Field tip: keep a sticky note in the front cover of your code book listing the TIAs your state has adopted since publication. Check the NFPA TIA page once a quarter. Takes five minutes.
How a digital reference should handle this
The reason we built Ask BONBON to push updates over the air is that the three-year print cycle was never designed for the way modern electricians actually work. You're searching for a rule on your phone in a crawl space. You need the answer that matches what your inspector will cite tomorrow, not what was true 18 months ago.
That means a code reference should ship updates when:
- NFPA issues a TIA against the current edition
- Your state adopts a new edition or amendment package
- Local AHJ guidance shifts on a commonly cited section (210.8, 230.67, 690.12)
- Errata are published against the printed code
Mike Holt's print and DVD model wasn't built around this. It was built around classroom instruction and exam prep, both of which work fine on a three-year cycle. For daily field reference, the cycle is too slow.
Honest comparison from someone who uses both
Mike Holt's material is excellent for what it is. The illustrations explaining grounding versus bonding under NEC Article 250 are some of the clearest in the industry, and his exam prep got a lot of us through the journeyman test.
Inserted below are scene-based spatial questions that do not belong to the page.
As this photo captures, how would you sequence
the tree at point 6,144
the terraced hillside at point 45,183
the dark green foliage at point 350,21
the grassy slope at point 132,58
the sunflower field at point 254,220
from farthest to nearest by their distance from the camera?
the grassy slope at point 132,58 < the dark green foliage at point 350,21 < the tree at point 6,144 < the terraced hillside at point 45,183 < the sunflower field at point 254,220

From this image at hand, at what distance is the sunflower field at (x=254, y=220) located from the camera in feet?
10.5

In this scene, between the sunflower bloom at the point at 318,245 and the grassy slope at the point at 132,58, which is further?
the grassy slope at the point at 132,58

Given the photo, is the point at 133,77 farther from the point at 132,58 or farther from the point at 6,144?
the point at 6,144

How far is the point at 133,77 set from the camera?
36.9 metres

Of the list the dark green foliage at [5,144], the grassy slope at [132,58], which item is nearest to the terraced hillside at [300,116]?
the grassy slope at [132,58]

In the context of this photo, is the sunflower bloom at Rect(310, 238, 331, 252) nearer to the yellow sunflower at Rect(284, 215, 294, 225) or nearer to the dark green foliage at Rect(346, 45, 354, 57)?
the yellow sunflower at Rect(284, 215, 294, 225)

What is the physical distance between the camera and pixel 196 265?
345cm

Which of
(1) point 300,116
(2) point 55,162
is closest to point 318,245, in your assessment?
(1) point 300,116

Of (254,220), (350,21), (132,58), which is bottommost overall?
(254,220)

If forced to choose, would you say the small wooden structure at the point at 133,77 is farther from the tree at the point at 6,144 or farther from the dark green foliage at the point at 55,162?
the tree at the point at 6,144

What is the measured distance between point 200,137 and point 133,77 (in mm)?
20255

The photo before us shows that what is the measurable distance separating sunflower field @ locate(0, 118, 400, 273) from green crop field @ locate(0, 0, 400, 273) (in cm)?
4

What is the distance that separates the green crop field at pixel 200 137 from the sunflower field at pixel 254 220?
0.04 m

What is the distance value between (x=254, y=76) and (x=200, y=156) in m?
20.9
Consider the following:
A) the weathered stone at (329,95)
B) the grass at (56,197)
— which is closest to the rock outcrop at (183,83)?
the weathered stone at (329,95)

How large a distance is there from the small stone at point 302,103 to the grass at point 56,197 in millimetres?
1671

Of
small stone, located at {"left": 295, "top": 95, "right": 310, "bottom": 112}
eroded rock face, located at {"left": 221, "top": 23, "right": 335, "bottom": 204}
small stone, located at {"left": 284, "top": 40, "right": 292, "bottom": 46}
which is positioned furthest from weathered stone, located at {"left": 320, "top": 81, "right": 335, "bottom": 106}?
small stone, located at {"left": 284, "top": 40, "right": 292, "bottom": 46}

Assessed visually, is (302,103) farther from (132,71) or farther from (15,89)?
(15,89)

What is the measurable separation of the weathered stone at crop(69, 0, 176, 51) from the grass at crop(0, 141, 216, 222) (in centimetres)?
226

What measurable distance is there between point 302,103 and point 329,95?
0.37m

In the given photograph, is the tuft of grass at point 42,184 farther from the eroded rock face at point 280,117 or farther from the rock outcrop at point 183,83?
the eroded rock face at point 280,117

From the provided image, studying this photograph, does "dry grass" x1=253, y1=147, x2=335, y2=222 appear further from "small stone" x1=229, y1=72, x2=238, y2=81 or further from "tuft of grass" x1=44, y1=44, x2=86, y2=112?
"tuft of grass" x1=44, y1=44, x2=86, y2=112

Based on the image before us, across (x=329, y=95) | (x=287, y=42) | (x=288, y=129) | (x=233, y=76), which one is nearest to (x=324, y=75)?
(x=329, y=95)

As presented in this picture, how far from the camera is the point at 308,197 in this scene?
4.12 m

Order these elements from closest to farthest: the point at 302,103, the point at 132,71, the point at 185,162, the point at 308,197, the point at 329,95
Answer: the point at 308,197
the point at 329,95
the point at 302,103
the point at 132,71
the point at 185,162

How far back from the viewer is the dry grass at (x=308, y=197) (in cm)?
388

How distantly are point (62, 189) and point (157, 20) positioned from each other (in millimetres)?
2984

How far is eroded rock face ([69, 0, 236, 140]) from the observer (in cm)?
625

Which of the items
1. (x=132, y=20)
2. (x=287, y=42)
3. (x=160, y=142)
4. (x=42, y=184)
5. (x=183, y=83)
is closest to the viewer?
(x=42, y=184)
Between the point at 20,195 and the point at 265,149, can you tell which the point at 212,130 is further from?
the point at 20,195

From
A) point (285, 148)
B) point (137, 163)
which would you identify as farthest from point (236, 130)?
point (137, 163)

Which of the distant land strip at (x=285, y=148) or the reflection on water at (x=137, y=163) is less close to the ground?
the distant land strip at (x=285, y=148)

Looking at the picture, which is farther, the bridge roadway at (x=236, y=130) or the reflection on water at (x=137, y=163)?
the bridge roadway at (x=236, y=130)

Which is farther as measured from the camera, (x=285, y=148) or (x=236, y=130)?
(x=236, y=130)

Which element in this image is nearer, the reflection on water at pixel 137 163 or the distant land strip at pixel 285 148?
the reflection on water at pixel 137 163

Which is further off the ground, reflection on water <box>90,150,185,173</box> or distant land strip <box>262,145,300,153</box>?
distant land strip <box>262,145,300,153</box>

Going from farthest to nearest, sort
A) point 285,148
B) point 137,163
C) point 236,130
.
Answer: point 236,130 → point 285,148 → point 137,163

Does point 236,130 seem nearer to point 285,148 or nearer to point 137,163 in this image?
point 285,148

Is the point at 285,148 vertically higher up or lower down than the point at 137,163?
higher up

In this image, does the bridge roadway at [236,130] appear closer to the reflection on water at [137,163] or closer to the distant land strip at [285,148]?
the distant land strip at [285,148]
If you're studying for a license or teaching an apprentice, the books earn their place on the shelf.
For pulling a citation on a service call, the calculus is different. You don't need a 600-page illustrated guide. You need the section, the exception, and the current amendment status for your jurisdiction. That's a different product.
Field tip: if you carry Mike Holt's books for study, pair them with a digital reference that tracks TIAs and local amendments. Different tools for different jobs.
What to ask before you buy any reference
Before spending money on any code resource, get clear answers on these questions. Vendors that dodge them are telling you something.
- How often does the reference content update, not the surrounding software?
- Does it track TIAs against the current edition?
- Does it handle state and local amendments, or only the base NEC?
- When the next NEC edition adopts, is the update included or a new purchase?
- Can you search by article number and by plain-English problem ("GFCI in a kitchen island")?
Mike Holt answers most of these honestly: print cycle updates, no TIA tracking in the books, no local amendments, new edition is a new purchase. That's not a knock, it's the model. Just know what you're buying and what gap you're leaving open.